AI agents scale instantly. A single AI agent might handle requests across hundreds of units simultaneously. One permission error doesn’t affect a single property; it affects every property the agent touches.
AI agents inherit risk differently. AWS’s Well-Architected Framework identifies a specific threat called “excessive agency,” where an agent determines the best solution to a problem is to take broader actions beyond its scope. In property management terms, this could mean an AI dispatching an expensive vendor without approval or modifying lease terms it was only supposed to read.
These differences make PMS permissions for AI a core operational concern, not just a checkbox during vendor onboarding. For a broader look at how AI workers function in property management, that context helps frame why permissions architecture requires careful attention.
An API (Application Programming Interface) is how software systems talk to each other. When an AI tool connects to your PMS, it typically uses API credentials, a unique key or set of tokens, to authenticate and exchange data.
Not all PMS platforms offer the same level of API access. AppFolio, for example, requires either Property Manager Max with Full Database API access or AppFolio Plus with the Database API for third-party AI integrations. The AppFolio Stack API exposes specific fields like work order priority and permission-to-enter status.
A critical limitation: some PMS platforms only offer one-way data export via REST API, which blocks bidirectional integrations and real-time synchronization. This restriction forces AI vendors to find alternative integration paths, sometimes requiring broader user-level permissions than a pure API approach would need.
Why it matters: The type of API access your PMS offers directly determines what an AI agent can do and how securely it can do it.
An audit trail is a chronological log of every action taken within the PMS, recording who did what, when, and to which record. Important actions are logged, creating accountability and transparency. Managers can trace changes back to specific users, which helps detect misuse or mistakes.
For AI agents, audit trails are even more critical than for human users. Because AI operates at scale and speed, the ability to review its actions after the fact is the primary mechanism for catching errors. AppFolio provides audit trail capabilities as part of its security framework.
Why it matters: If your AI vendor doesn’t support action logging, you have no way to verify what the agent did in your system. This is a non-negotiable requirement.
Delegated access means an AI agent inherits the identity and permissions of the human user who deployed it, rather than operating with its own universal credentials.

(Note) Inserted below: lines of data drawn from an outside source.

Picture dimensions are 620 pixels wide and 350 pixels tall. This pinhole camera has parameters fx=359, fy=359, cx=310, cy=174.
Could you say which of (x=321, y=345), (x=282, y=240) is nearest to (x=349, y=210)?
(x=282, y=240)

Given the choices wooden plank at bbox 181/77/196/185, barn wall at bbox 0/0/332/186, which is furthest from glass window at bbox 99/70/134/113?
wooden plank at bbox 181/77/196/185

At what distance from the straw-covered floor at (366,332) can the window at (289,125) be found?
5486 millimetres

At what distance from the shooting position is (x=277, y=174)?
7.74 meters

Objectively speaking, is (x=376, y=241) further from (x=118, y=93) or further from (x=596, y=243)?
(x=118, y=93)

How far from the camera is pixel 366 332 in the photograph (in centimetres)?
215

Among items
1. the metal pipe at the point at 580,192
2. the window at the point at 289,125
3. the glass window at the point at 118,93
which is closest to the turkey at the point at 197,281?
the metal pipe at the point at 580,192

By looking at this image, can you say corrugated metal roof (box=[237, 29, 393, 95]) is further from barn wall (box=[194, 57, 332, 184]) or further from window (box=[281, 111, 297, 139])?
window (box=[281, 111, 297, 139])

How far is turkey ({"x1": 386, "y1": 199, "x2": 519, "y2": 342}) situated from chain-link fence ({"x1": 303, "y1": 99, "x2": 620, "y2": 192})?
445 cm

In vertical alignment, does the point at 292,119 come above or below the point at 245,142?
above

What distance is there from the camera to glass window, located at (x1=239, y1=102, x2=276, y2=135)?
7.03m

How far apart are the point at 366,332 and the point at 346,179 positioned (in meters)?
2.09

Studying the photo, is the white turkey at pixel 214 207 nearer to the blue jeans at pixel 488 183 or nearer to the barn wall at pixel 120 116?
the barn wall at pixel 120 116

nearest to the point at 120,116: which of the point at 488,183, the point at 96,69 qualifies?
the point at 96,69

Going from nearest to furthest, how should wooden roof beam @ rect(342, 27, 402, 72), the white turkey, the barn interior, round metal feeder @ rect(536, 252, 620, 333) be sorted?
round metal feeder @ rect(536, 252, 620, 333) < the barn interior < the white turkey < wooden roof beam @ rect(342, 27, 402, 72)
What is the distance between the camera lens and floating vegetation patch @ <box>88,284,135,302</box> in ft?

This approach is fundamentally safer than granting AI a service account with broad, application-wide access.
AI agents must mirror user permissions to prevent data leakage. If a leasing agent can only view properties in their assigned portfolio, the AI working on their behalf should be limited to the same properties.
Why it matters: Without permission mirroring, an AI agent operating under a service account could access tenant data across your entire portfolio, even if the person who triggered it only manages 50 units.
Excessive agency is a security risk specific to AI systems where an agent takes broader actions beyond its intended scope. AWS names this as a specific threat category in its Well-Architected Framework for AI workloads.
In property management, excessive agency might look like an AI that’s supposed to create work orders but starts modifying vendor payment terms. Or a leasing AI that begins adjusting rental prices because it has write access to listing data.
Why it matters: Implementing least privilege and bounded permissions limits the scope of AI workflows and prevents agents from taking actions beyond their purpose. This is especially relevant when reviewing common maintenance AI mistakes during setup.

A human-in-the-loop control requires a person to review and approve certain AI actions before they execute. This is the most direct way to prevent excessive agency.
For property management AI, common human-in-the-loop checkpoints include approving vendor dispatches above a dollar threshold, reviewing AI-generated screening recommendations before they reach applicants, and confirming emergency maintenance escalations.
Why it matters: Permission architecture should enforce these checkpoints. If an AI agent has execute-level access to vendor dispatch with no approval gate, you’ve removed the human from the loop entirely.
Least privilege means restricting each AI agent’s tool access, API permissions, and data scope to only what its specific task requires, nothing more. It is the same principle security teams apply to human users and service accounts, adapted for systems that are non-deterministic, act autonomously, and inherit permissions from the humans who deploy them.
Each agent should receive only the minimum permissions necessary to perform its designated tasks. This principle forms the foundation of effective permission management for AI.
Why it matters: A maintenance AI needs to read property data and create work orders. It does not need access to financial reports, lease agreements, or system configuration. Grant only what’s needed.
OAuth 2.0 is the standard authentication protocol used by most modern API integrations. Instead of sharing your PMS username and password with an AI vendor (which is a terrible idea), OAuth creates a secure token-based connection. The AI vendor gets a limited access token that can be revoked at any time without changing your credentials.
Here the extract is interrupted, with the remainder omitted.